Role overview
This role focuses on adversarial testing of conversational AI models and agents. You will probe systems with jailbreaks, prompt injections, misuse cases, and bias exploitation to surface vulnerabilities and generate structured red team data. The work is text-based and involves reviewing AI outputs that may include sensitive topics such as bias, misinformation, or harmful behaviors.
This position is suited for experienced red teamers with strong English and Hindi fluency who are comfortable working within structured evaluation frameworks and documenting reproducible findings.

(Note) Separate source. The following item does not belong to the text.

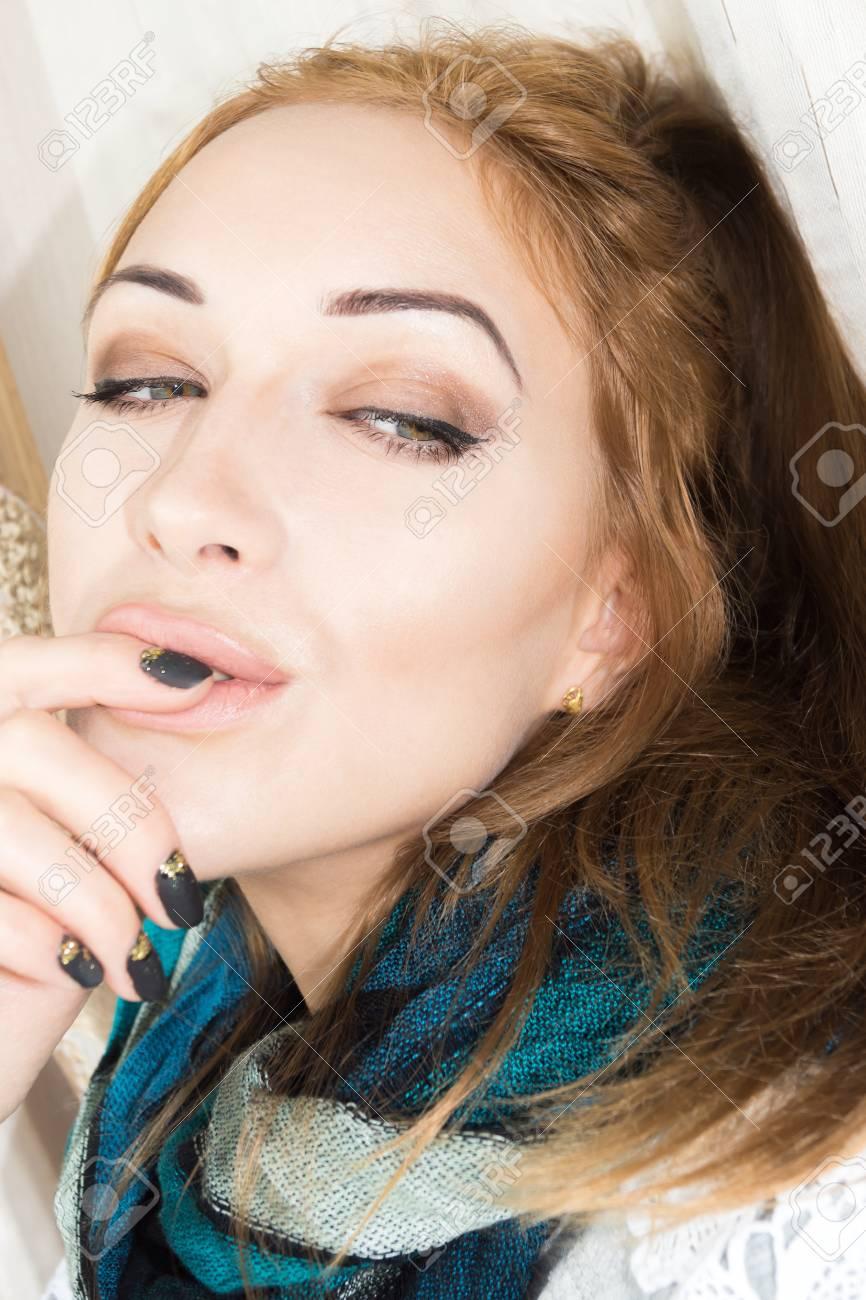 Selfie schönes junges Mädchen mit dunklen Haaren Standard-Bild - 84496617 88eb2b00f6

What you’ll actually be doing
- Red team conversational AI models and agents through jailbreaks, prompt injections, misuse cases, bias exploitation, and multi-turn manipulation
- Review AI outputs involving sensitive topics, following clearly communicated guidelines
- Annotate model failures, classify vulnerabilities, and flag systemic risks
- Follow defined taxonomies, benchmarks, and playbooks to ensure consistent testing
- Produce reproducible reports, datasets, and documented attack cases
Who this role is for
- Professionals with prior red teaming experience in AI adversarial work, cybersecurity, or socio-technical probing
- Individuals who instinctively push systems to breaking points
- Structured testers who use frameworks or benchmarks rather than ad hoc approaches
- Clear communicators who can explain risks to both technical and non-technical stakeholders
- Professionals comfortable moving across projects and customers
- Candidates with native-level fluency in English and Hindi
Who this role is likely NOT for
- Candidates without prior red teaming or closely related adversarial experience
- Individuals who are not comfortable reviewing AI outputs that may involve sensitive topics
- Candidates without native-level fluency in both English and Hindi
- Those who prefer unstructured or purely exploratory testing without defined frameworks
Technical background
- Prior red teaming experience in AI adversarial work, cybersecurity, or socio-technical risk domains
- Experience generating and annotating adversarial datasets
- Familiarity with structured evaluation approaches such as taxonomies and benchmarks
- Native-level fluency in English and Hindi
Nice-to-have specialties (not mandatory):
- Adversarial ML (e.g., jailbreak datasets, prompt injection, RLHF/DPO attacks, model extraction)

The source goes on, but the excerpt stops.